The Space Between (Outlander, #7.5)(31)



One more finger, and the old nun’s black eyes bored into his. “And three: had she felt it necessary to leave suddenly and without informing us, where would she go? To you, Monsieur Murray. She knows no one else in Paris, does she?”

“I—well, no, not really.” He was flustered, almost stammering, confusion and a burgeoning alarm for Joan making it difficult to think.

“But you have not seen her since you brought us the chalice and paten—and I thank you and your cousin with the deepest sentiments of gratitude, monsieur—which would be yesterday afternoon?”

“No.” He shook his head, trying to clear it. “No, Mother.”

Mother Hildegarde nodded, her lips nearly invisible, pressed together amid the lines of her face.

“Did she say anything to you on that occasion? Anything that might assist us in discovering her?”

“I—well …” Jesus, should he tell her what Joan had said about the voices she heard? It couldn’t have anything to do with this, surely, and it wasna his secret to share. On the other hand, Joan had said she meant to tell Mother Hildegarde about them …

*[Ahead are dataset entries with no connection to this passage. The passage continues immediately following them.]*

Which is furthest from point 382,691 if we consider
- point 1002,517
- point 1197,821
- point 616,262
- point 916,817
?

“You’d better tell me, my son.” The reverend mother’s voice was somewhere between resignation and command. “I see she told you something.”

“Well, she did, then, Mother,” he said, rubbing a hand over his face in distraction. “But I canna see how it has anything to do—she hears voices,” he blurted, seeing Mother Hildegarde’s eyes narrow dangerously.

The eyes went round.

“She what?”

“Voices,” he said helplessly. “They come and say things to her. She thinks maybe they’re angels, but she doesn’t know. And she can see when folk are going to die. Sometimes,” he added dubiously. “I don’t know whether she can always say.”

“Par le sang sacré de Jésus Christ,” the old nun said, sitting up straight as an oak sapling. “Why did she not—well, never mind about that. Does anyone else know this?”

He shook his head. “She was afraid to tell anyone. That’s why—well, one reason why—she came to the convent. She thought you might believe her.”

“I might,” Mother Hildegarde said dryly. She shook her head rapidly, making her veil flap. “Nom de Dieu! Why did her mother not tell me this?”

“Her mother?” Michael said stupidly.

“Yes! She brought me a letter from her mother, very kind, asking after my health and recommending Joan to me—but surely her mother would have known!”

“I don’t think she—wait.” He remembered Joan fishing out the carefully folded note from her pocket. “The letter she brought—it was from Claire Fraser. That’s the one you mean?”

“Of course!”

He took a deep breath, a dozen disconnected pieces falling suddenly into a pattern. He cleared his throat and raised a tentative finger.

“One, Mother: Claire Fraser is the wife of Joan’s stepfather. But she’s not Joan’s mother.”

The sharp black eyes blinked once.

“And two: my cousin Jared tells me that Claire Fraser was known as a—a White Lady, when she lived in Paris many years ago.”

Mother Hildegarde clicked her tongue angrily.

“She was no such thing. Stuff! But it is true that there was a common rumor to that effect,” she admitted grudgingly. She drummed her fingers on the desk; they were knobbed with age but surprisingly nimble, and he remembered that Mother Hildegarde was a musician.

“Mother …”

“Yes?”

“I don’t know if it has anything to do—do you know of a man called the Comte St. Germain?”

The old nun was already the color of parchment; at this, she went white as bone and her fingers gripped the edge of the desk.

“I do,” she said. “Tell me—and quickly—what he has to do with Sister Gregory.”

* * *

Joan gave the very solid door one last kick, for form’s sake, then turned and collapsed with her back against it, panting. The room was huge, extending across the entire top floor of the house, though pillars and joists here and there showed where walls had been knocked down. It smelled peculiar and looked even more peculiar.

“Blessed Michael, protect me,” she whispered to herself, reverting to the Gaelic in her agitation. There was a very fancy bed in one corner, piled with feather pillows and bolsters, with writhing corner posts and heavy swags and curtains of cloth embroidered in what looked like gold and silver thread. Did the comte—he’d told her his name, or at least his title, when she asked—haul young women up here for wicked ends on a regular basis? For surely he hadn’t set up this establishment solely in anticipation of her arrival—the area near the bed was equipped with all kinds of solid, shiny furniture with marble tops and alarming gilt feet that looked like they’d come off some kind of beast or bird with great curving claws.

He’d told her in the most matter-of-fact way that he was a sorcerer, too, and not to touch anything. She crossed herself and averted her gaze from the table with the nastiest-looking feet; maybe he’d charmed the furniture, and it came to life and walked round after dark. The thought made her move hastily off to the farther end of the room, rosary clutched tight in one hand.